ID-Selection: Importance-Diversity Based Visual Token Selection for Efficient LVLM Inference
This addresses the efficiency bottleneck in LVLM inference for applications requiring high-speed processing, though it is incremental as it builds on existing pruning methods.
The paper tackles the problem of balancing token importance and diversity in visual token pruning for efficient large vision-language model inference, achieving a 97% reduction in FLOPs while preserving 91.8% of performance on LLaVA-1.5-7B with 97.2% pruning.

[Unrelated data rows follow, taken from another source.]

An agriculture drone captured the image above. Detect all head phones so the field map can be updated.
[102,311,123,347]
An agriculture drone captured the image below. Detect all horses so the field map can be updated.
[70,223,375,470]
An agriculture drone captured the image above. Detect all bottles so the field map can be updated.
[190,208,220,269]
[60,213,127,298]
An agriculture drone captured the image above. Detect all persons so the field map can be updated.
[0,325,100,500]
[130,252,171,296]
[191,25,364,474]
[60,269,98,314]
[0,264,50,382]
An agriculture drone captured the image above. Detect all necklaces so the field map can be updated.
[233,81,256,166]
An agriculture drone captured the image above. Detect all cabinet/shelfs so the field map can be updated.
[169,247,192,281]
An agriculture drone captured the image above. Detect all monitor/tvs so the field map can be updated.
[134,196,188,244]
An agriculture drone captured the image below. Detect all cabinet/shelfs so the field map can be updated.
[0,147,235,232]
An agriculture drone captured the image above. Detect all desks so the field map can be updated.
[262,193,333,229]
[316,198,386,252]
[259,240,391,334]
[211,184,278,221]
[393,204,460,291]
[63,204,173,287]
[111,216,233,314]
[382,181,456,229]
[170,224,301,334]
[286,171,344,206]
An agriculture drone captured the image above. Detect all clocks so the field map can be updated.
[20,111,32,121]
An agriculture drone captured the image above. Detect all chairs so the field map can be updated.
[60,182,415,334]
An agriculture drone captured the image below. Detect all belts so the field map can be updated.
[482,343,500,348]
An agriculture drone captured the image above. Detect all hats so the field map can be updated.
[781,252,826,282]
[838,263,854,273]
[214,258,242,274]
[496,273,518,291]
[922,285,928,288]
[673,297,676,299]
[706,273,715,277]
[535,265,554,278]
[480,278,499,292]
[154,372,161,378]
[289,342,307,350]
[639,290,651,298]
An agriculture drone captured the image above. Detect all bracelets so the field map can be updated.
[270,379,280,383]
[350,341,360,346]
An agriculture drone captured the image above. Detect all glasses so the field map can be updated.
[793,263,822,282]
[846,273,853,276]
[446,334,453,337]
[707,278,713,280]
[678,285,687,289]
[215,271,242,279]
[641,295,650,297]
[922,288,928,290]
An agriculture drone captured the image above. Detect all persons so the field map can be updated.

Recent advances have explored visual token pruning to accelerate the inference of large vision-language models (LVLMs). However, existing methods often struggle to balance token importance and diversity: importance-based methods tend to retain redundant tokens, whereas diversity-based methods may overlook informative ones. This trade-off becomes especially problematic under high reduction ratios, where preserving only a small subset of visual tokens is critical. To address this issue, we propose ID-Selection, a simple yet effective token selection strategy for efficient LVLM inference. The key idea is to couple importance estimation with diversity-aware iterative selection: each token is first assigned an importance score, after which high-scoring tokens are selected one by one while the scores of similar tokens are progressively suppressed. In this way, ID-Selection preserves informative tokens while reducing redundancy in a unified selection process. Extensive experiments across 5 LVLM backbones and 16 main benchmarks demonstrate that ID-Selection consistently achieves superior performance and efficiency, especially under extreme pruning ratios. For example, on LLaVA-1.5-7B, ID-Selection prunes 97.2% of visual tokens, retaining only 16 tokens, while reducing inference FLOPs by over 97% and preserving 91.8% of the original performance, all without additional training.